● TO DO
Set down exactly, and only, the lines from the one with "Which from the" to the final line of the entries, both included.

● PROVIDED DATA

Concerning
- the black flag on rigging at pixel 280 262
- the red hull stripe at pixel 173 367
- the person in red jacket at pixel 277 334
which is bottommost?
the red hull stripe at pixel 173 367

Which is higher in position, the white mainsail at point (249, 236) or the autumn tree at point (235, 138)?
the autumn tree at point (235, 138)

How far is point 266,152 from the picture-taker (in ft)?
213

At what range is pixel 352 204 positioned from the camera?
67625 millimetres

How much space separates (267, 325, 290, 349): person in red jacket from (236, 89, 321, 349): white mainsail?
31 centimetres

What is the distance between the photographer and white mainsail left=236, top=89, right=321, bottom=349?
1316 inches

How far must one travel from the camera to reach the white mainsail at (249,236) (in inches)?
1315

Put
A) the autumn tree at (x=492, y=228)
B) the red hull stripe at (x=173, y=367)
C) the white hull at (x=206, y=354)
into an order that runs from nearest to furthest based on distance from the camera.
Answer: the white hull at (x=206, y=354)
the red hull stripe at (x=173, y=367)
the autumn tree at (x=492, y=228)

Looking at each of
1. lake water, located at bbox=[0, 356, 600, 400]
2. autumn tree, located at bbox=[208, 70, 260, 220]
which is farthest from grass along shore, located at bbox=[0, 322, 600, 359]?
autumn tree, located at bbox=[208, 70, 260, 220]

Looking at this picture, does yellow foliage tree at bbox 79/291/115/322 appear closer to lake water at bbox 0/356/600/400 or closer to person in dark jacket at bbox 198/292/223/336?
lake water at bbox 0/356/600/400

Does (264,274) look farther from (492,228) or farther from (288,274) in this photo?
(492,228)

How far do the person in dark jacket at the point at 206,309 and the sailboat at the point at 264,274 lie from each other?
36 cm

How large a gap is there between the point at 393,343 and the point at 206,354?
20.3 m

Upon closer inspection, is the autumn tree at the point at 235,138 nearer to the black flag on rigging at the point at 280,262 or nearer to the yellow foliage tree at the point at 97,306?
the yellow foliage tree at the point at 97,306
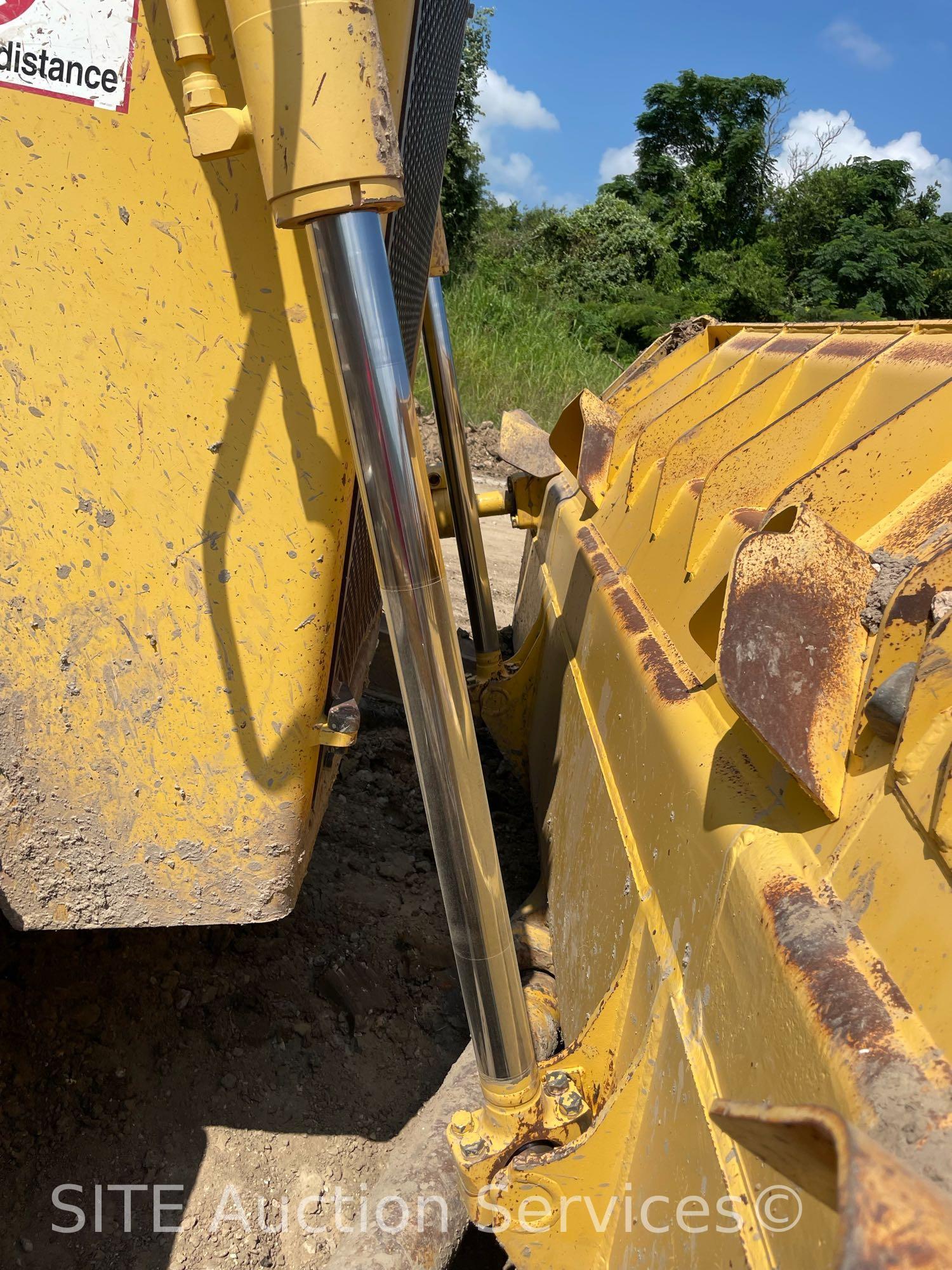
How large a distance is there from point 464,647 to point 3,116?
3.41 meters

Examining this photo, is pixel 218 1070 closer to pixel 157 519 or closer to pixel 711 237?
pixel 157 519

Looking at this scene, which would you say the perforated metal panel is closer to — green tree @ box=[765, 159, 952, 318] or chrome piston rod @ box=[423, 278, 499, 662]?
chrome piston rod @ box=[423, 278, 499, 662]

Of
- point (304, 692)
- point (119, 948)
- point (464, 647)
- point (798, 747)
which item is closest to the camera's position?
point (798, 747)

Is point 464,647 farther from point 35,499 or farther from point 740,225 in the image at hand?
point 740,225

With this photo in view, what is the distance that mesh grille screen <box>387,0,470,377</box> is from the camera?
4.59ft

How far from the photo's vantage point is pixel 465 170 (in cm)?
2094

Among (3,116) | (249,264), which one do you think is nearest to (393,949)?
(249,264)

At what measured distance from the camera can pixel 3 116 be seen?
123 centimetres

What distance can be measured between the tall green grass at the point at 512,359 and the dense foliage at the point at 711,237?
125 inches

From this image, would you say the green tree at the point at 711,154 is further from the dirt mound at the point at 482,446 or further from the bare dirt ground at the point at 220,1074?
the bare dirt ground at the point at 220,1074

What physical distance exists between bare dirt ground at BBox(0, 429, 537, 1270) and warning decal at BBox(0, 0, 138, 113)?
1744mm
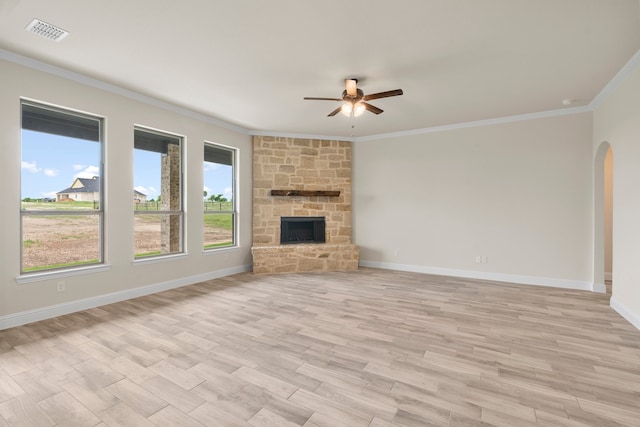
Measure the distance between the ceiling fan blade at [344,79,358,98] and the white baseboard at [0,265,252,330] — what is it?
3788 millimetres

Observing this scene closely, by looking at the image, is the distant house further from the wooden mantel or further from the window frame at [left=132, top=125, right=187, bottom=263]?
the wooden mantel

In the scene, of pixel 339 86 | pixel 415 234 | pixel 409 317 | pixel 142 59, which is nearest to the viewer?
Answer: pixel 142 59

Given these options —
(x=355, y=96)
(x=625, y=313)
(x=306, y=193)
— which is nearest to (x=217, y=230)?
(x=306, y=193)

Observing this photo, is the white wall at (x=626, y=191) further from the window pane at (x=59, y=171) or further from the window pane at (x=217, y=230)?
the window pane at (x=59, y=171)

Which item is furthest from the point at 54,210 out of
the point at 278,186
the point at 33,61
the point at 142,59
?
the point at 278,186

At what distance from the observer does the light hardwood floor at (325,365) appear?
1.83m

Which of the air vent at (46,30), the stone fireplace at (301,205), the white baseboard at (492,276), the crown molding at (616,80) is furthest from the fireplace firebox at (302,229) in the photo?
the crown molding at (616,80)

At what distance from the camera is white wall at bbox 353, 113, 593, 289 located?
4719 millimetres

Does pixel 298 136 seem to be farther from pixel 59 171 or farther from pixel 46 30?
pixel 46 30

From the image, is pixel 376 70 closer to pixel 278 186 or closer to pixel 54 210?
pixel 278 186

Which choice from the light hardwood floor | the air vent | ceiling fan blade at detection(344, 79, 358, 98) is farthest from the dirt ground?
ceiling fan blade at detection(344, 79, 358, 98)

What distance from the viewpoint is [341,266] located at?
6.12 meters

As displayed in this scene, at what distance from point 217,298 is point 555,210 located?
539 centimetres

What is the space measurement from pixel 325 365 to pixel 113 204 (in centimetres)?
343
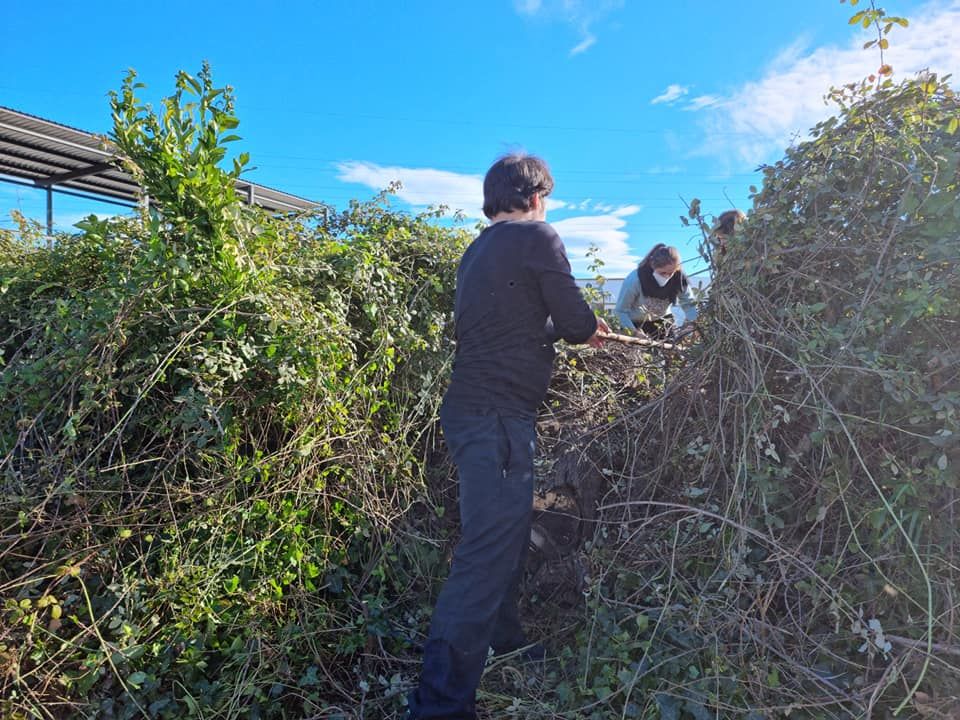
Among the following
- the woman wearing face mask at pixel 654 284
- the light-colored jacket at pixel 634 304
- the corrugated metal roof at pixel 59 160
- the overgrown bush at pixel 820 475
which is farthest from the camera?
the corrugated metal roof at pixel 59 160

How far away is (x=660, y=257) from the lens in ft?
14.1

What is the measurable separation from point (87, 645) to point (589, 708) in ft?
5.74

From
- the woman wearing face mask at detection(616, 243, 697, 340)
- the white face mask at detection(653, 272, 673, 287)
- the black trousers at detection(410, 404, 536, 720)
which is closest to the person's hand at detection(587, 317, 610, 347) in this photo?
the black trousers at detection(410, 404, 536, 720)

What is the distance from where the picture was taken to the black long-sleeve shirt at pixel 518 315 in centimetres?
235

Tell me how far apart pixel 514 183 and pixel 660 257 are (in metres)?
2.07

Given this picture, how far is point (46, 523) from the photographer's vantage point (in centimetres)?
229

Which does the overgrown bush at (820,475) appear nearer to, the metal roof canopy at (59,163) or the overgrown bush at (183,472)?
the overgrown bush at (183,472)

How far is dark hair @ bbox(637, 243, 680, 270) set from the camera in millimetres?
4273

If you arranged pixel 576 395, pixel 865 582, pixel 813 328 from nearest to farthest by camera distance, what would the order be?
1. pixel 865 582
2. pixel 813 328
3. pixel 576 395

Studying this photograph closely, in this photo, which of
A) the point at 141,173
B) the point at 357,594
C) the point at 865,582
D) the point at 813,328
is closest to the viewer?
the point at 865,582

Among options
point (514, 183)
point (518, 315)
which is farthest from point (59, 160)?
point (518, 315)

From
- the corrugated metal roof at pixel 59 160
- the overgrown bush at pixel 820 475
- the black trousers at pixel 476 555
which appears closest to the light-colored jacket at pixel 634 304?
the overgrown bush at pixel 820 475

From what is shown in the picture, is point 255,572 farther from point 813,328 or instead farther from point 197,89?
point 813,328

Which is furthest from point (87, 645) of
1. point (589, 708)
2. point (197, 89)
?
point (197, 89)
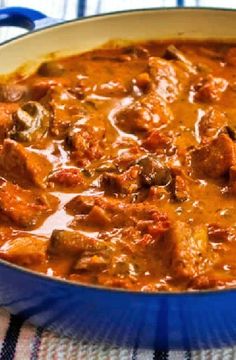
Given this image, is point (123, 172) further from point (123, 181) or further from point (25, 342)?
point (25, 342)

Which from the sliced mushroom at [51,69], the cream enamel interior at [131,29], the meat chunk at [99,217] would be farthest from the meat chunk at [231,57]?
the meat chunk at [99,217]

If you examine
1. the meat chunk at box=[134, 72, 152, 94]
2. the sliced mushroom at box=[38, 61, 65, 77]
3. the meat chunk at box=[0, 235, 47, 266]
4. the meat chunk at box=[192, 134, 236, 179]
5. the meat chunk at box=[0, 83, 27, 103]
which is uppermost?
the sliced mushroom at box=[38, 61, 65, 77]

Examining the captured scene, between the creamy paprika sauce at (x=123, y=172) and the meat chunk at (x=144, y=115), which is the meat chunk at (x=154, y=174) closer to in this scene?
the creamy paprika sauce at (x=123, y=172)

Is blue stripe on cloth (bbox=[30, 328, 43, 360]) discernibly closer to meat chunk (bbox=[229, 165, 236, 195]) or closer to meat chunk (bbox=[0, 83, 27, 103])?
meat chunk (bbox=[229, 165, 236, 195])

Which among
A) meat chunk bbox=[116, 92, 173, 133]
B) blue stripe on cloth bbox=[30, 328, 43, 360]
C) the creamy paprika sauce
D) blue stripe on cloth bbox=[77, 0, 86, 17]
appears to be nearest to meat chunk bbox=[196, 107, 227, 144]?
the creamy paprika sauce

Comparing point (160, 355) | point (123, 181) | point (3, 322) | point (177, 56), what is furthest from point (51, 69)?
point (160, 355)

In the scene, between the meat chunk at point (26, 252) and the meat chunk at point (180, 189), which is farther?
the meat chunk at point (180, 189)

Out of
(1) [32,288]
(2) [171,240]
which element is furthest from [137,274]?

● FULL RESPONSE
Which from the sliced mushroom at [51,69], the cream enamel interior at [131,29], the meat chunk at [99,217] would be farthest from the meat chunk at [231,57]?
the meat chunk at [99,217]

If you examine
1. the meat chunk at box=[134, 72, 152, 94]
2. the sliced mushroom at box=[38, 61, 65, 77]
3. the meat chunk at box=[0, 235, 47, 266]
4. the meat chunk at box=[192, 134, 236, 179]
5. the meat chunk at box=[0, 83, 27, 103]
which is uppermost?
the sliced mushroom at box=[38, 61, 65, 77]

Examining the captured scene, between the creamy paprika sauce at (x=123, y=172) and the meat chunk at (x=144, y=115), which is the meat chunk at (x=154, y=174) closer to in this scene?
the creamy paprika sauce at (x=123, y=172)

Is blue stripe on cloth (bbox=[30, 328, 43, 360]) discernibly closer to meat chunk (bbox=[229, 165, 236, 195]) or closer to meat chunk (bbox=[0, 83, 27, 103])?
meat chunk (bbox=[229, 165, 236, 195])

Which among
A) meat chunk bbox=[116, 92, 173, 133]
B) blue stripe on cloth bbox=[30, 328, 43, 360]
C) the creamy paprika sauce
D) blue stripe on cloth bbox=[77, 0, 86, 17]
appears to be nearest to meat chunk bbox=[196, 107, 227, 144]?
the creamy paprika sauce

Comparing point (160, 355) | point (123, 181) | point (3, 322) | point (177, 56), what is furthest from point (51, 69)?
point (160, 355)

In the scene, between the meat chunk at point (26, 252) and the meat chunk at point (180, 189), which is farther?
the meat chunk at point (180, 189)

Out of
(1) [32,288]
(2) [171,240]
which element is furthest from [137,274]?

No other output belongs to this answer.